As the day dawned on a new year in 1993 it saw the emergence of the independent nation state of Slovakia. There had been no referendum and no bloodbath of a revolution. Slovakia today is successful: a country of 5.3 million people, a member of the U.N. and since 2004, of the E.U. Politicians in Scotland have drawn comparisons between Slovakia and the current debate for Scottish independence but is this a useful comparison?

Slovakia has only had very brief periods, and all within the 20th Century, when it could be regarded as at least notionally independent. Thrust together with the Czech lands in 1918 Slovakia enjoyed a spell of educational and cultural growth. This, however, was a conjoining of two lands who had developed historically along different paths (Czech /Bohemia and Slovakia/ Hungary) and they did not always sit easily together.

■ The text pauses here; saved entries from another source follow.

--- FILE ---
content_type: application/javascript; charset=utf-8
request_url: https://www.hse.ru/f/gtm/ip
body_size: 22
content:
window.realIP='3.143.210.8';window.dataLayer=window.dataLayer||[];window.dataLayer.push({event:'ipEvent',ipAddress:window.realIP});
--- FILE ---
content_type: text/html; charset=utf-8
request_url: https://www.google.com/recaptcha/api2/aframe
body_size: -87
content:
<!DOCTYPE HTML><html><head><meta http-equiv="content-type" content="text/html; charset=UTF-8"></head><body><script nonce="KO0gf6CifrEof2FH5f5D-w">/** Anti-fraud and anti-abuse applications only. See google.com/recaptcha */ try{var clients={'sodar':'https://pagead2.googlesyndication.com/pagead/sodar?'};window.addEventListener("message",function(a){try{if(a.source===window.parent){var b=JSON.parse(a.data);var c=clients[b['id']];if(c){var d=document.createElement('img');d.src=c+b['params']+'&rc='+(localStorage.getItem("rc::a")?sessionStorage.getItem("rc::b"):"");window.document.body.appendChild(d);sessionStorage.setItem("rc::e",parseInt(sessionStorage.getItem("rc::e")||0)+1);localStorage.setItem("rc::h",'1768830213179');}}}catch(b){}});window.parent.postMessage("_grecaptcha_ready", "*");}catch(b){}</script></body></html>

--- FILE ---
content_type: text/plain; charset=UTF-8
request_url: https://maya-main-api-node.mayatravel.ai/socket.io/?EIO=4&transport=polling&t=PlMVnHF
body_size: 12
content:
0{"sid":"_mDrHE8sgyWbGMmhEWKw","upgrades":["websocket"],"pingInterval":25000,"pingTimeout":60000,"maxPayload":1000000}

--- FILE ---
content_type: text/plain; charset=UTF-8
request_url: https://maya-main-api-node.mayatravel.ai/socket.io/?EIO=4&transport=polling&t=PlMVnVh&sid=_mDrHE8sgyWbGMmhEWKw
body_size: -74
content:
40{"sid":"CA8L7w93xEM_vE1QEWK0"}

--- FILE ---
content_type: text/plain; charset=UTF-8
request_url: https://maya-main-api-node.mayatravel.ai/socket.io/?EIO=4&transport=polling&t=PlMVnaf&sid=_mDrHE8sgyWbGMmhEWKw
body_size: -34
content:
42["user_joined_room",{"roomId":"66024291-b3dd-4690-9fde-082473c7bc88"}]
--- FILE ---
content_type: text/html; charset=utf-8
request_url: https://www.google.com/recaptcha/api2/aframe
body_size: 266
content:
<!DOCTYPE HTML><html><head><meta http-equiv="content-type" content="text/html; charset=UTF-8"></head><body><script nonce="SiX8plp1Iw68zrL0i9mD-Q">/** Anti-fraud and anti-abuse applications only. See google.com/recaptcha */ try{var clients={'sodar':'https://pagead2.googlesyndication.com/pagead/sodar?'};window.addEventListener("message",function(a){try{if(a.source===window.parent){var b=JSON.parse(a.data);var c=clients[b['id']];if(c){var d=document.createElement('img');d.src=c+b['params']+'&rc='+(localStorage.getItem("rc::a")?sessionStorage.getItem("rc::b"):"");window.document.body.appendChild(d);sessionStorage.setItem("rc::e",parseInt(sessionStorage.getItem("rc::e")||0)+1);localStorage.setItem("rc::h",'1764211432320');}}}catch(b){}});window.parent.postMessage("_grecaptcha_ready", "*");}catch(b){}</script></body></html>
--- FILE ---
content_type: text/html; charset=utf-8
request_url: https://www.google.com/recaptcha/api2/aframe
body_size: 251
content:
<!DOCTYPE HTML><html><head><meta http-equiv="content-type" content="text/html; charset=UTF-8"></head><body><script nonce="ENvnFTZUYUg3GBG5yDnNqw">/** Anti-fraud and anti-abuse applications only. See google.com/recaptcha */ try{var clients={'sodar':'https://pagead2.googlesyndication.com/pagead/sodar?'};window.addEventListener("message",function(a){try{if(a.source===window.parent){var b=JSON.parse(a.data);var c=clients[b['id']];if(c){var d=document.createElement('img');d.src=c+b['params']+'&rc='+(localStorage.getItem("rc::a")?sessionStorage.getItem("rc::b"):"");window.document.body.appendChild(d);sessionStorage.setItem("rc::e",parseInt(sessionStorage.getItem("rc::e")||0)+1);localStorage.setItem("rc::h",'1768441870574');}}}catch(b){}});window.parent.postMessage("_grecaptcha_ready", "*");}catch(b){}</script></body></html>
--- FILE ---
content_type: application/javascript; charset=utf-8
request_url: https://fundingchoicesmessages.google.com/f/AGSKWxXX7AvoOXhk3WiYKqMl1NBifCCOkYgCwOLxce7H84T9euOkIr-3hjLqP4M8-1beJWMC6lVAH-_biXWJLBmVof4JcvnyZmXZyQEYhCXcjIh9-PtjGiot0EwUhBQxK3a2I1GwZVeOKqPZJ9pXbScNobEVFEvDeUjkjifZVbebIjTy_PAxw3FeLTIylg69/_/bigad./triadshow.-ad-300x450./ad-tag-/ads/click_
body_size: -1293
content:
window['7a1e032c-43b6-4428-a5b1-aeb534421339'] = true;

Slovakia has had to contend with centuries of being ruled by other states . The post 1945 communist Czechoslovakia saw the forced migration of ethnic groupings to and from Slovakia. The elimination of troublesome ‘leaders’ and the silencing of people who spoke out, was a feature of state control. The collapse of the Communist Regime in Czechoslovakia began in November 1989. One of the leading Slovak dissidents , Milan Simecka stated that the ‘Fall of Communism was a revolution for freedom, human rights and dignity’.

A parliamentary election in 1992 saw the Slovak National Party gain only 8% of the votes and yet by the New Year of 1993 Slovakia was independent. The winners of the 1992 election the CDP (Czech) and the MDS (Slovakia) led by Vaclav Klaus and Vladimir Meciar respectively, agreed on the division of the two states of Czechoslovakia. Research done at the time, however, suggested that 48% of Slovaks and 44% of Czechs were opposed to this. Western states, particularly Britain, Germany and the US were initially opposed to the division of Czechoslovakia, seeing it as destabilising Europe. Undeterred the leaders of the Czech Republic and Slovakia continued with their discussions and diplomacy and today both are successful nation states.

Historically there are too many differences for valid comparisons to be made between the nations of Slovakia and Scotland. Scotland today has many of the structures to be found in independent nations. Devolution is control retained within the United Kingdom. Power can be handed down but it can also be removed. The 2014 referendum was one more stage in the dying throes of a British Empire. Scotland is on the brink of political change. If we can take anything from the Slovakian experience it is that change can occur very rapidly and from the least expected quarters.

Fiona Grahame

Comment from David Gordon at 23:15 on 22 October 2016.
What I find interesting is that both the
Czech Republic and Slovakia were able to set up state banks and all the necessary government departments in less than six months. It was probably even quicker in the Baltic Republics. Despite what the main stream media would have us believe it can be done, all it takes is the political will to do it and some goodwill, although that'll be harder to find here.